Editorials

How hiring spike chipped away at pension reform

The California Public Employees’ Retirement System board meets in December. CalPERS added 20 employees the last week of 2012, days before rules took effect to reduce pensions for new hires.
The California Public Employees’ Retirement System board meets in December. CalPERS added 20 employees the last week of 2012, days before rules took effect to reduce pensions for new hires. The Associated Press

There are some murky questions about an unusual hiring spree at the end of 2012 by some local and state agencies before badly needed pension reform kicked in.

It’s clear who the biggest winners are – the employees who sneaked in under the wire and will retire with a more generous pension formula irresponsibly approved by legislators and then-Gov. Gray Davis in 1999 at organized labor’s behest. Under those old rules, they can retire at age 55 with 2 percent of salary for each year worked. A worker in the same job hired on or after Jan. 1, 2013, will have to work until 62 to get the same benefits. (Public safety employees get higher benefits.)

It’s also clear who the biggest losers are – the government employers who are part of the California Public Employees’ Retirement System and who put themselves, and taxpayers, on the hook for higher pension payments.

As The Sacramento Bee’s Adam Ashton and Phillip Reese reported Sunday, 707 government workers started on the job during the last week of 2012 – triple the average number of new hires in the last week of other years between 2007 and 2014. More than 200 went on government payrolls on Dec. 31, 2012, a Monday, the very last day before the new pension rules took effect.
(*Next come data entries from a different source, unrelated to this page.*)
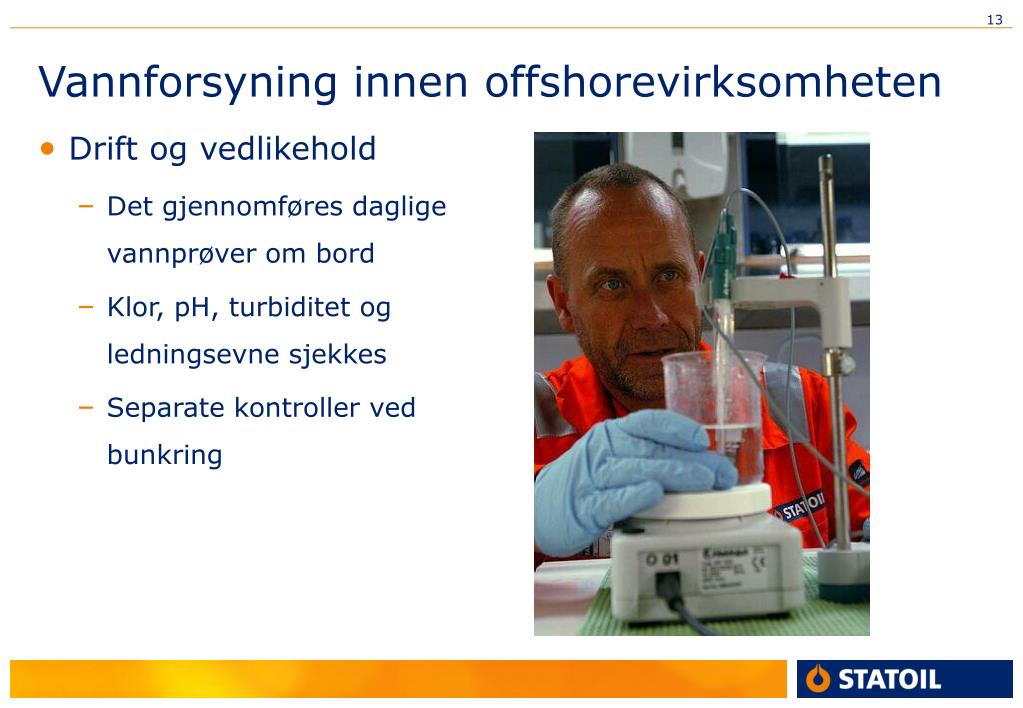 13

Vannforsyning innen offshorevirksomheten

• Drift og vedlikehold

– Det gjennomføres daglige vannprøver om bord

– Klor, pH, turbiditet og ledningsevne sjekkes

– Separate kontroller ved bunkring

STATOIL

O 01

STATOIL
It’s more than coincidence. The hiring at one agency is already under investigation. Other agencies also ought to review the hiring spike to make sure all personnel policies were followed.

The state Board of Equalization is reviewing its 25 hires in that last week, including at least 10 at a new call center in Culver City. The state Department of Finance has already requested records on those hires as part of an audit that is also looking at special pay raises given to 16 high-level managers in 2015.

CalPERS, which understands pension rules better than any agency, added 20 employees the last week of 2012. It’s a bad example when in December the CalPERS board lowered its projected investment profit rate from 7.5 percent a year to 7 percent – a move that will mean higher contributions from local governments and employees.

The better example was set by agencies that saved taxpayers money by waiting until after the pension change to hire, adding about 3,250 employees in January 2013. Pension reform – inadequate as it was and later watered down by CalPERS – will save a lot of money over the long run.

But when Gov. Jerry Brown signed the law in September 2012, his administration did not specifically direct departments to hold off hiring until after it took effect. In hindsight, it should have.